* ФРАГМЕНТ ТЕКСТА
--------

Читаем Былой Петербург: проза будней и поэзия праздника полностью

Питейное заведение для народа в кругу семинаристов именовалось «капернаум». В рассказе «Спевка» (1862) Василий Слепцов описывает репетицию приходского хора на квартире регента, которая завершилась застольем. Когда не хватило водки, регент отправляет дисканта за новой бутылкой. «Петя! – шептал он [регент] в передней, расталкивая заснувшего дисканта. – Петя, стремись! Во мгновение ока. Понял? В капернаум. Действуй!»[566],[567] Возможно, что с легкой руки Слепцова «капернаум» в значении питейного заведения стал достоянием русской литературы. Дмитрий Ломачевский в книге «С квартиры на квартиру» (1868) приводит «Беседу в Капернауме» двух приятелей, которая происходила в «питейном доме» на углу Малого проспекта и Безымянной улицы на Петербургской стороне[568]. Владимир Михневич в очерке «Наш известный любимец публики» (1884) описывает похождения своего героя в ресторане «Капернаум», не называя адреса заведения[569]. Прозвище питейного заведения «капернаум» получило распространение и среди горожан. Л. И. Кинг вспоминает: «На том месте у Знаменья, где теперь громадный дом Знаменской гостиницы, как раз против вокзала Николаевской железной дороги, в [18]30‐х годах стоял двухэтажный домик берг-гешворена Гребенкина. Вверху была аптека с разноцветными (по обычаю) шарами, а низ занимался веселым и народному сердцу милым капернаумом, попросту кабаком»[570].

«Трактиры в столице имеют громадное значение в быте населения, – писала газета в 1892 году, – посетителями трактиров является 1/6 населения, т. е. 150–160 тысяч, состоящая из торговцев, ремесленников, различных служащих, рабочих. <…> Трактиров же, за исключением первоклассных ресторанов, насчитывается в Петербурге около 600». Газета напоминала владельцам заведений, которые увлечены прежде всего продажей крепких напитков, что, согласно Положению 1861 года, «назначение трактиров – именно кушанье и что они могут держать спиртные напитки как приватно к кушанью»[571].

--------

* ИСХОДНЫЕ ДАННЫЕ

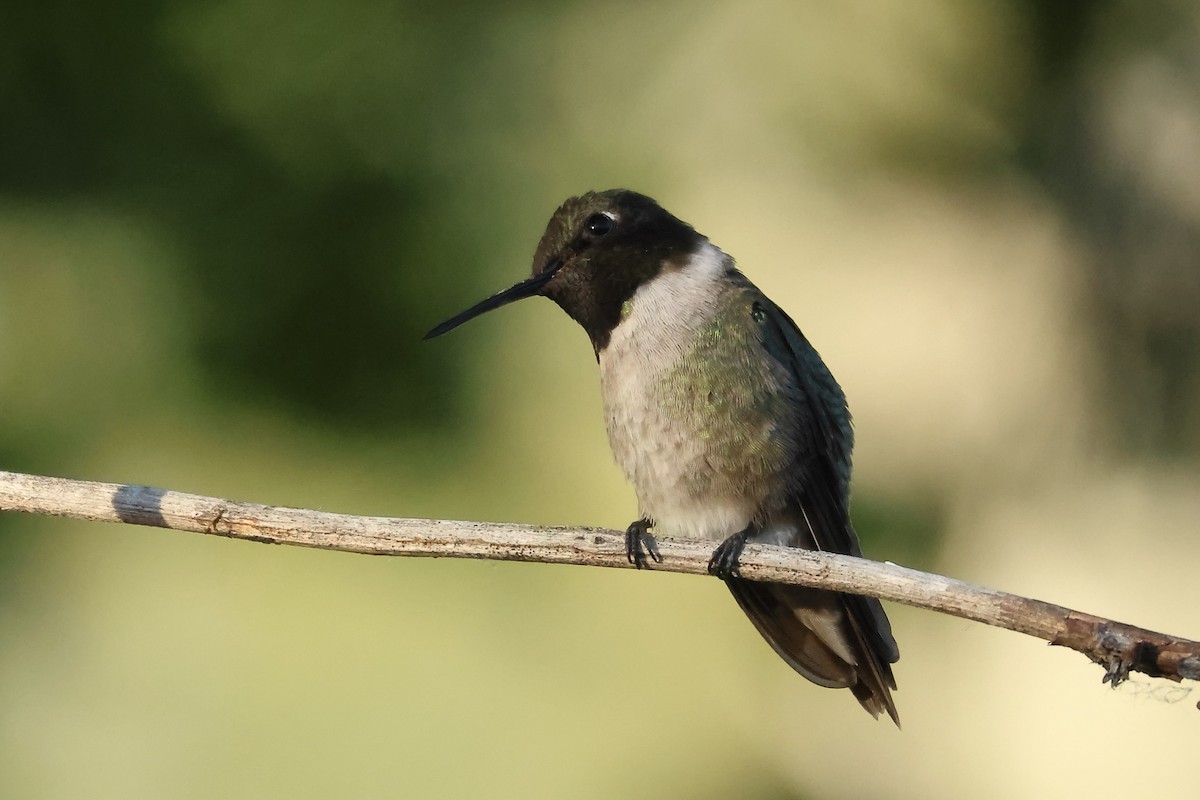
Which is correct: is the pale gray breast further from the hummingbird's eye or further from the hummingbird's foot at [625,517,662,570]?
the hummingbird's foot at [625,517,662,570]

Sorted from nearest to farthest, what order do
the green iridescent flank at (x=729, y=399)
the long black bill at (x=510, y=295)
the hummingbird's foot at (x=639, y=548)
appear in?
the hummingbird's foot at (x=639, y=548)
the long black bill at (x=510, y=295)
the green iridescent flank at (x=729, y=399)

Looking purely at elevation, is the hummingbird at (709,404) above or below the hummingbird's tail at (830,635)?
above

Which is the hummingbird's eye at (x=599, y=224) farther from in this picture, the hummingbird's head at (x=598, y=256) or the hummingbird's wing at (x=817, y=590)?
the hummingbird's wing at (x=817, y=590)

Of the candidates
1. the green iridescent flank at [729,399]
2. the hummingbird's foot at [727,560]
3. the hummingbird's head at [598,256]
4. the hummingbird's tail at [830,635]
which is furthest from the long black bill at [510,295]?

--------

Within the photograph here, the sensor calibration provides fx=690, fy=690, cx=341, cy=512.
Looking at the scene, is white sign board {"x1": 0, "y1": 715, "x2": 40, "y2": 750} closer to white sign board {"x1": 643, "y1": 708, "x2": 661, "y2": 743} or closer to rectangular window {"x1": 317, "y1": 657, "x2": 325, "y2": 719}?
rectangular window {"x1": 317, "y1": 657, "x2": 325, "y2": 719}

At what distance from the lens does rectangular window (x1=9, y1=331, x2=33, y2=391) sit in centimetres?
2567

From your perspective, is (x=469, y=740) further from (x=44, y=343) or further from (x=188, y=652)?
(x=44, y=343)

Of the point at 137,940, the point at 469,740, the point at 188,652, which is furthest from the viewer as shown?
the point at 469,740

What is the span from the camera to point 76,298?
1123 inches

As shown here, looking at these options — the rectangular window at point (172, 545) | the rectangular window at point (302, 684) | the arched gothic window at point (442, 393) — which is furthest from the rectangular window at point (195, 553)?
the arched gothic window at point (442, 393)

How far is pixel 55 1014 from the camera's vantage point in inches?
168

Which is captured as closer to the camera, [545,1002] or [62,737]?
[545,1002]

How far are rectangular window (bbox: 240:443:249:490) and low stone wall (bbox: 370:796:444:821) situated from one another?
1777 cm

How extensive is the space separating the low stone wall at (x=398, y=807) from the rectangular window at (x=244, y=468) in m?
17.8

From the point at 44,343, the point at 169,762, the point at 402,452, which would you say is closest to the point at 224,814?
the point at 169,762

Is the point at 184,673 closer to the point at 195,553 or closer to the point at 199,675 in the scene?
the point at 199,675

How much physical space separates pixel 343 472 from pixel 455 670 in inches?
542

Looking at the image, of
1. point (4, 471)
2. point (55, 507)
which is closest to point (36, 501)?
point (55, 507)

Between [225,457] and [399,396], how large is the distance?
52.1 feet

--------

* ЗАДАНИЯ
(1) Ответьте на вопросы по фрагменту текста:
(a) Как в кругу семинаристов называли питейное заведение для народа?
(b) Где находился «питейный дом», в котором шла «Беседа в Капернауме» из книги Ломачевского?
(c) Сколько трактиров, не считая первоклассных ресторанов, было в Петербурге по данным газеты 1892 года?
(2) Объясните по фрагменту текста, почему регент в рассказе «Спевка» посылает дисканта в капернаум.
(3) Определите, соответствуют ли фрагменту текста следующие утверждения:
(a) Рассказ «Спевка» относится к 1862 году.
(b) Михневич в очерке указывает адрес ресторана «Капернаум».
(c) По воспоминаниям Кинга, аптека в домике Гребенкина занимала нижний этаж.

* ОТВЕТЫ К ЗАДАНИЯМ
(1)
(a) «Капернаум».
(b) На углу Малого проспекта и Безымянной улицы на Петербургской стороне.
(c) Около 600.

(2) Репетиция хора на квартире регента закончилась застольем, и водки не хватило. Поэтому регент разбудил дисканта и послал его за новой бутылкой.

(3)
(a) Да: «В рассказе «Спевка» (1862) Василий Слепцов описывает репетицию приходского хора».
(b) Нет: «описывает похождения своего героя в ресторане «Капернаум», не называя адреса заведения».
(c) Нет: «Вверху была аптека с разноцветными (по обычаю) шарами».